And while the appeals court disagreed with an earlier court ruling on the details, it ultimately affirmed that Brown can decline his compensation for attending meetings.
Brown said the rulings have proven that what he calls political attacks by the lawsuit’s plaintiffs, Ureste and Trustee Steven Kaplan, were baseless.
“Once again, I have been vindicated by the courts,” he said, “and they have again upheld the fact that I am not doing something illegal. It is something that has been approved.”
In 2010, Ureste and Kaplan filed suit against the defendants in Oakland County Circuit Court to seek a judge’s ruling on four township board matters. Treasurer Teri Weingarden was initially a plaintiff too, but her name was quickly taken off the suit.
The plaintiffs argued that a board majority took actions that unlawfully undermined the supervisor’s authority. They sought clarification of the supervisor’s role in initiating a police chief appointment, firing department heads and handling collective bargaining negotiations.
On the fourth issue, Ureste and Kaplan also argued that a trustee can not refuse compensation for attending meetings. Brown has refused pay and has asked the township to direct the money to a water benevolence fund for residents unable to pay their water bills.
In 2011, Oakland County Judge Rudy Nichols ruled in the defendants’ favor on all four issues. Afterward, Ureste and Kaplan appealed the police chief and trustee compensation matters.

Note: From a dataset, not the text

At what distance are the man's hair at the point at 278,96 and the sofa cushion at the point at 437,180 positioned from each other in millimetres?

On the police chief issue, the appeals court interpreted a state statute dealing with townships and police as discretionary. The court disagreed with some of Nichols’ reasoning on the trustee compensation issue, though the earlier ruling was still affirmed in the end.
While the Court of Appeals ruled that state law does not give an individual trustee the right to refuse pay, it concluded that the township board legally resolved the matter. In 2011, the board voted to retroactively set Brown’s income at $0 when applicable and created a process for trustees to refuse pay.
“Moreover, this court has recognized retroactive modifications of compensations, stating in particular that the township board is ‘empowered to obviate mistakes and irregularities in its prior proceedings through retroactive resolutions, so long as they do not impair the rights of third persons,’” the higher court ruled.
Ureste said the latest ruling on state law and trustee compensation proved that she had a point. “As stated earlier, had we decided not to seek a ruling, the township would, as the judges stated, continue to be in violation of the law,” she said in an email.
But Kaplan questioned the appellate court’s acceptance of the resolution to retroactively alter Brown’s pay. That resolution was approved in January 2011, a few months after Ureste’s lawsuit was first filed.
“You can’t change the rules in the middle of a game,” Kaplan said.
The lawsuit’s legal costs have arisen several times at township board meetings, and both sides have blamed each other for the expenses. The defendants say the township has had to pay more than $40,000 to defend the lawsuit, and the plaintiffs say they used about $5,000 of their own money throughout the process.
In June, West Bloomfield resident Nancy Ohl filed a separate suit against Shaughnessy, Brown, Farber and Rosenberg to have a judge review the legality of sending trustee pay to a fund that pays for residents’ water bills.
During Ureste’s lawsuit, neither court ruled on the water benevolence fund’s legality, citing that the issue wasn’t part of the plaintiffs’ complaint.